The players bought into the system as well, or maybe they were also brainwashed. They don't complain about injuries, playing time, the weather, etc. (It should be noted, however, that the medical training staff could be made up of witch doctors, as often as someone appears to be seriously injured and then magically appears in the following game). The individual tragedies the team members have overcome have been well-documented, yet that doesn't seem to hinder their play on the court. Actually, there was one complaint I heard from different players in Maui. My brother tried to get team autographs after the Stanford game, and Larry O'Bannon, Brandon Jenkins and Lorrenzo Wade all mentioned his Sharpie was running out of ink.
The magic, and the Cards' ability to will their way to victory, hasn't run out yet. In 25 years of watching Louisville basketball, I've never witnessed a team capable of playing under pressure with such poise every night. It appears they even relish playing close games. Game after game, Louisville has found a way to boggle the mind with comebacks, almost as if the team can move the ball under the shell without anyone noticing. Even against West Virginia in "The Attack of the Killer Brendan Plaviches," when Francisco Garcia fouled out and Dean was hampered again by cramps, the Ville played as if they knew they were going to win eventually. Thinking the impossible lands most people in a mental institution, but for Pitino and his players, they're instead in St. Louis.
Illinois is favored against the Cards in both teams' first Final Four trips since the '80s. The Fighting Illini lost one game all season, and Pitino said he still hasn't found a weakness to exploit. But like all great magicians, Pitinodini is sure to have something up his sleeve by game time. He will have his team prepared, believing they can win. The players will no doubt believe whatever he has to say, and that will lead to another Cards victory.

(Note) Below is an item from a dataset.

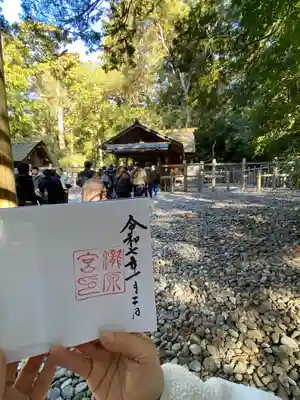 瀧原宮(皇大神宮別宮)(三重県)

"We step up to the challenge every time and get the job done," said O'Bannon at Tuesday's pep rally sendoff. There was an estimated crowd of 16,000 people downtown for the rally, apparently showing that even the fans have been cast into the trance of believing.
It really doesn't matter who's on the court playing the Cards at this point. The opponents seem sealed in the magic box, and Pitinodini is holding the only key.